Write each line exactly, from the line that holds "What is the distance of (x=75, y=74)" through the final line of the material, and no other line.

[Records of spatial reasoning questions]
-*-*-

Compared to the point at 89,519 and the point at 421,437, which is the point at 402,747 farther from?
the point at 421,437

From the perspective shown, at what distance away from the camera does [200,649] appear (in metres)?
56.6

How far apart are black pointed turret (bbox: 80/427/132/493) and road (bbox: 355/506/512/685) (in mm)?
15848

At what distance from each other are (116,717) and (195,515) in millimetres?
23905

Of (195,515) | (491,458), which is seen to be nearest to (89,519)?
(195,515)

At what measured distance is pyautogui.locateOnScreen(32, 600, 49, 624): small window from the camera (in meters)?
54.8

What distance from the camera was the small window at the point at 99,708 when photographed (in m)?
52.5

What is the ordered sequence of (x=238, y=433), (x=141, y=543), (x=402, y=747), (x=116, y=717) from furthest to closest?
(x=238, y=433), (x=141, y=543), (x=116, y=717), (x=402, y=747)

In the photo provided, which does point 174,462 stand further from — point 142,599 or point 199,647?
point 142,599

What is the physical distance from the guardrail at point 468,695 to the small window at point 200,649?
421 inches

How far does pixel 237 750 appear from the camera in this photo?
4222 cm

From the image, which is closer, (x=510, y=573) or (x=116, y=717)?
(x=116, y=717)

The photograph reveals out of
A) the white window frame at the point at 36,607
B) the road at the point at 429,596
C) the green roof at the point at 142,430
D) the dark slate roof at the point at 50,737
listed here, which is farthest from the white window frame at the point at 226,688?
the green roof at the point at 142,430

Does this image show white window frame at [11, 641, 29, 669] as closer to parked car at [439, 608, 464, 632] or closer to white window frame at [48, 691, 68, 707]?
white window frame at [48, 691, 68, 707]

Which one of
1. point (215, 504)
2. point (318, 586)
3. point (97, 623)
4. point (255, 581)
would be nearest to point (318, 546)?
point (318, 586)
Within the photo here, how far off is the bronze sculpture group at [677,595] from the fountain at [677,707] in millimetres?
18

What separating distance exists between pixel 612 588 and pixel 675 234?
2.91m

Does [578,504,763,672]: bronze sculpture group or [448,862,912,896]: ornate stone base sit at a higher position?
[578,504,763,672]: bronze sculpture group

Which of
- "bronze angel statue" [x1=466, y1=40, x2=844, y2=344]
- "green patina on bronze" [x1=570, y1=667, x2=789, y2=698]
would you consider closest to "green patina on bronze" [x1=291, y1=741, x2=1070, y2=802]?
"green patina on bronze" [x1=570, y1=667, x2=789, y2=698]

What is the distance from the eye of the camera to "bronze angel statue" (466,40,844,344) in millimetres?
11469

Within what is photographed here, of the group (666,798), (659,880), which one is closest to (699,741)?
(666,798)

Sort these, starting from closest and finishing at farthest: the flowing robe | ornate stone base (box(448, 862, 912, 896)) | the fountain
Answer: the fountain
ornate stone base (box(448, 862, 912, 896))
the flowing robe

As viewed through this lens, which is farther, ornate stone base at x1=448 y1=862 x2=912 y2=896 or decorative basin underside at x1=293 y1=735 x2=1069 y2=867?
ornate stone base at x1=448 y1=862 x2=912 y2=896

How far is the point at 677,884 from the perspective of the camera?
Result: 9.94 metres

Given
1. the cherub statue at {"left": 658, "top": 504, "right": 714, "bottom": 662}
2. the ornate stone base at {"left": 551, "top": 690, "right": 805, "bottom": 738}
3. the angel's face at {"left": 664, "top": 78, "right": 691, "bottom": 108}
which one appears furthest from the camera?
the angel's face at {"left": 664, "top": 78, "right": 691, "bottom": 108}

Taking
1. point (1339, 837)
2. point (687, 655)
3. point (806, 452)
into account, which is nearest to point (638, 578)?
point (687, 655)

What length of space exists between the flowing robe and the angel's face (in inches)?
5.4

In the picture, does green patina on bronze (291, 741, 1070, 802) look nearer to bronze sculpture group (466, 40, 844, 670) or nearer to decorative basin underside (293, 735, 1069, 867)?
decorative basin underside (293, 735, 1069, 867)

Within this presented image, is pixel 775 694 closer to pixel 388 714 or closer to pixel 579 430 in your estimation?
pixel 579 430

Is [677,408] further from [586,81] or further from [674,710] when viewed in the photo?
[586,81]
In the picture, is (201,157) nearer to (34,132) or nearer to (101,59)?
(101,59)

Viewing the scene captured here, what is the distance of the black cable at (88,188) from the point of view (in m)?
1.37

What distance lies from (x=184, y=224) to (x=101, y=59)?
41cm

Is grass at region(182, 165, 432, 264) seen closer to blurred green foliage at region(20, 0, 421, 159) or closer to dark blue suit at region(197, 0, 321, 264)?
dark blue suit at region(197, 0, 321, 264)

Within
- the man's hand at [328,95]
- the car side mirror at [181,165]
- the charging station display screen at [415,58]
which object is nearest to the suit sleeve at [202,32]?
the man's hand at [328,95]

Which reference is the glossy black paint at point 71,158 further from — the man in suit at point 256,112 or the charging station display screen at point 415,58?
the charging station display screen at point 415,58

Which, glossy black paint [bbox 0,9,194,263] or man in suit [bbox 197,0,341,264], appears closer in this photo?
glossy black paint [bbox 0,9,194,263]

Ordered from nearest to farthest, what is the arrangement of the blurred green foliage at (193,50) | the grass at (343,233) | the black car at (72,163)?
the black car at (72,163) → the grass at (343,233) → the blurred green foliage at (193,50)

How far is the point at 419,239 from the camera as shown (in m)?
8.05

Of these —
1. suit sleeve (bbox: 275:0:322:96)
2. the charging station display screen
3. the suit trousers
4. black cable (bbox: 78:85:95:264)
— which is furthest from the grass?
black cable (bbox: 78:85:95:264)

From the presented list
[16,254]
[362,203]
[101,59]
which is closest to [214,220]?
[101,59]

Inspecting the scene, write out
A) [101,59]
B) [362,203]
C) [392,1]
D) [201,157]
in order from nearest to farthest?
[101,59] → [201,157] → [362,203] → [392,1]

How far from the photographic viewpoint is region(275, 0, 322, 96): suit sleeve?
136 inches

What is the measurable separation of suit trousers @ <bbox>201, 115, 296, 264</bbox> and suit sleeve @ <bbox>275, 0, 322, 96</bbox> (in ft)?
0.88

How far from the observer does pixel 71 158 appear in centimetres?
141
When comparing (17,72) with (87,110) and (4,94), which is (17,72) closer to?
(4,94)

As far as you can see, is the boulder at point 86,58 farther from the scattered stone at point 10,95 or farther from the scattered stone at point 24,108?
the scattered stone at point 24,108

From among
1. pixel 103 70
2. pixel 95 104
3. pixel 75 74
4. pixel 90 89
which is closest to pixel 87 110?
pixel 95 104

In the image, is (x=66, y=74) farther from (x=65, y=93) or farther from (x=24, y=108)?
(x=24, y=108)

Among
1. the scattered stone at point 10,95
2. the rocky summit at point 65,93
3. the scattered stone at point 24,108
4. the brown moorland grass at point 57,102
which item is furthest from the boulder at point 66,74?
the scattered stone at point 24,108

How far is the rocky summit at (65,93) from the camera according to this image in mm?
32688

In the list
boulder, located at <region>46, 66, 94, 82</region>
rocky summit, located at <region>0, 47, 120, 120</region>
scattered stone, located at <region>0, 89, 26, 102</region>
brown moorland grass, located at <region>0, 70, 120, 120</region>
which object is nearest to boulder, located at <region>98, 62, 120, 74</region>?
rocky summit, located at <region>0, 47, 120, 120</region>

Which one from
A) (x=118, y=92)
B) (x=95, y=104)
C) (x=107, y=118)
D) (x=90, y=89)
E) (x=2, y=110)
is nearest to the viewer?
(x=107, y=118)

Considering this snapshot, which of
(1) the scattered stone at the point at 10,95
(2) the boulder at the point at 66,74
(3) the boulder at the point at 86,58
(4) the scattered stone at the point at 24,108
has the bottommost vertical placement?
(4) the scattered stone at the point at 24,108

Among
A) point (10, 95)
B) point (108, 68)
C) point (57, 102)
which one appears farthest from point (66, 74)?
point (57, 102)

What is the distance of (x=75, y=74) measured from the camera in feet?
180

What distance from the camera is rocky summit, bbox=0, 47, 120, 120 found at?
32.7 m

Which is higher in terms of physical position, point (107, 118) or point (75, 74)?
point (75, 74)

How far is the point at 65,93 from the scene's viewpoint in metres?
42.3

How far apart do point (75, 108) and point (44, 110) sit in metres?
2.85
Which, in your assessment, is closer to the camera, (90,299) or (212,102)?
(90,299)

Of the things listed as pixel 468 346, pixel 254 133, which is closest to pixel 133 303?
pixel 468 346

-*-*-

-- OUTPUT BELOW --
What is the distance of (x=75, y=74) measured from the camera in feet?
180

What distance from the camera is rocky summit, bbox=0, 47, 120, 120 found at?
32.7 m

Which is higher in terms of physical position, point (107, 118) or point (75, 74)?
point (75, 74)

How far is the point at 65,93 from the scene's viewpoint in metres?
42.3

How far apart do point (75, 108) and point (44, 110) sit in metres?
2.85
Which, in your assessment, is closer to the camera, (90,299) or (212,102)?
(90,299)

Of the things listed as pixel 468 346, pixel 254 133, which is closest to pixel 133 303?
pixel 468 346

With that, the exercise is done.